Finance capitalism has yet to be studied in adequate detail from an ethical point of view, De George says. The Occupy Wall Street Movement may reflect that lack of scrutiny, he adds.

Under industrial capitalism, “the United States produced enormous amounts of goods and services. Corporations were allowed special privileges — with the understanding that they contribute to society with those goods and services and with employment. That was the bargain.”

With finance capitalism the bargain isn’t as clear, De George says. He lists a host of questions yet to be explored, including: What is produced? Who is employed directly? How do you justify bonuses and know if the return is commensurate?

“Some of the new instruments of finance are strange and complex,” he adds noting that he is learning along with many within the banking industry. “Even during the big meltdown, some banks didn’t understand” the complexities that had allowed failure.
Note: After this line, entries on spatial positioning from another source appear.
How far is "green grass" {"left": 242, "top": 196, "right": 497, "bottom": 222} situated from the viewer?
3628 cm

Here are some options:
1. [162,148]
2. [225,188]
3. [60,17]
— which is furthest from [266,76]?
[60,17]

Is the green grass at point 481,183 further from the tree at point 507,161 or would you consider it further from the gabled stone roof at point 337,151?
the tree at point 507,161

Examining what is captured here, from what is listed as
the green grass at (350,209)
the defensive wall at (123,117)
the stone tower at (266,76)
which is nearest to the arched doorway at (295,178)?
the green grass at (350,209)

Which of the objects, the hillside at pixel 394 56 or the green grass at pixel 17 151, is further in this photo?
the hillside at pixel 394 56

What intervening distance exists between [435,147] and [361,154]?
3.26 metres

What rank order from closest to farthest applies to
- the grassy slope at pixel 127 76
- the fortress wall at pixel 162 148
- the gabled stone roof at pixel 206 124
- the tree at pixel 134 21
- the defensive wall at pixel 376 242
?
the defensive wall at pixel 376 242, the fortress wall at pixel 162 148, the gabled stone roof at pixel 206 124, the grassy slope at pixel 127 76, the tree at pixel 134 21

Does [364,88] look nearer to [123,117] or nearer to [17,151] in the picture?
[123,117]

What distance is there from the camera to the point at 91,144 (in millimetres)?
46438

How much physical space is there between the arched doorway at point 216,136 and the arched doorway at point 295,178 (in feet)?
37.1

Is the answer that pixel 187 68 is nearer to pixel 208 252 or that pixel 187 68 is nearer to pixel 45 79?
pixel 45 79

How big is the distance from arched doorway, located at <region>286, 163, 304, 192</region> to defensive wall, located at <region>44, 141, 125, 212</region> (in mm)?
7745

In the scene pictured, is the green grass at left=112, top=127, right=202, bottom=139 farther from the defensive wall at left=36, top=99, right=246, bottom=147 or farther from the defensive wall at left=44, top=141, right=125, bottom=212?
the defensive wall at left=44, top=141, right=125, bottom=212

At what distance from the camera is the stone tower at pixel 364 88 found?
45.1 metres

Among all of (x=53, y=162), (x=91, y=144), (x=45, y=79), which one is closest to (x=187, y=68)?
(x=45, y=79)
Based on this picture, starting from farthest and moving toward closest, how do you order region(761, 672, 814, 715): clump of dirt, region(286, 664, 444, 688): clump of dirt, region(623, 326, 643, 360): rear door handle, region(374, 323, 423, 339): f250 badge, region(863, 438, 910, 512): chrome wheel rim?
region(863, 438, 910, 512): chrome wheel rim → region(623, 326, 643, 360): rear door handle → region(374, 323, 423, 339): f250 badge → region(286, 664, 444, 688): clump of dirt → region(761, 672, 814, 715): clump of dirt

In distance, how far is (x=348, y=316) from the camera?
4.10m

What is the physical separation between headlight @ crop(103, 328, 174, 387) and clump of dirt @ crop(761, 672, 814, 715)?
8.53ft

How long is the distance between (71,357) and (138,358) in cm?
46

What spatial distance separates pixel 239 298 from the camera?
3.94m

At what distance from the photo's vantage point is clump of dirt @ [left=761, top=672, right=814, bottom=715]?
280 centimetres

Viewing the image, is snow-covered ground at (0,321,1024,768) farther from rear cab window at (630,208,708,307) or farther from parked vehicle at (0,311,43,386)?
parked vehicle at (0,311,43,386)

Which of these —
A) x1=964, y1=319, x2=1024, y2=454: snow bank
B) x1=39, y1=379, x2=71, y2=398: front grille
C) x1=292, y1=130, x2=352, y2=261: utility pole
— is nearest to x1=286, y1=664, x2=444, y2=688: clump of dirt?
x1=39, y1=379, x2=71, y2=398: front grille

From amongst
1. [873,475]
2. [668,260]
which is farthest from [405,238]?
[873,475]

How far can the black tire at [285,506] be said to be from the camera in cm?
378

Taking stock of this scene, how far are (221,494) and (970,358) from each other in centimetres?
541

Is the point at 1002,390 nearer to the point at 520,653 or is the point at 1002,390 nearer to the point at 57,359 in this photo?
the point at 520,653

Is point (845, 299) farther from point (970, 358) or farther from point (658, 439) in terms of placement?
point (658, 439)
De George, who will retire from teaching but not from research in June 2012, gathers case studies from breaking news for use in class and his textbooks. He is working on the eighth edition of “Business Ethics,” his classic textbook first printed in 1986. It has since been translated for use in China, Japan, Russia and Serbia.

For the third edition of “Business Ethics” in 1990, De George expanded its content to include case studies about the Internet and information technology exploring questions relating to intellectual property, privacy, surveillance and child pornography. By 2002, he was writing a separate book “The Ethics of Information Technology and Business.” As it went to press in 2003, De George wished it could be published as a loose-leaf binder to keep abreast of rapidly changing technology and the myriad of uses and misuses.

In 2008, with the collapse of the financial market and housing industry, bailouts for financial giants and the auto industry, De George fielded questions and commentaries from friends, colleagues and former students. Some were disappointed in capitalism.

“It was not capitalism that failed,” De George wrote in the seventh edition “Business Ethics” preface.

“Rather the difficulties were caused by the absence of a proper balance between the free market and appropriate government regulation and control. The free market remains the best indicator of consumer wants and needs and the most efficient engine for satisfying those.

“But the free market is not always self-correcting and requires government control to keep it fair and to rein in its most rapacious tendencies,” he wrote. “Business ethics likewise did not fail, but was and is all the more needed before, during and after the time of crisis.”

De George is author or editor of 20 books, including a half-dozen on Marxism and Soviet philosophy in addition to his more recent studies of business and Internet ethics. His numerous honors for research and teaching include an honorary doctorate from Nijenrode University in the Netherlands together with Bill Gates and Nelson Mandela in 1996. This year he received Society for Business Ethics’ first award recognizing a career of outstanding service to the field. In 2009, the society honored him with a Lifetime Achievement Award. He is a 2010 recipient of KU’s Chancellor’s Career Teaching Award.

He earned a doctorate in philosophy from Yale University and has been a research fellow at Yale, Columbia University, Stanford University and the Hoover Institution. He was the Charles J. Dirksen Professor of Business Ethics at Santa Clara University in 1986, and a Visiting Professor at the Graduate School of Business at the University of St. Gallen, Switzerland, in 1985.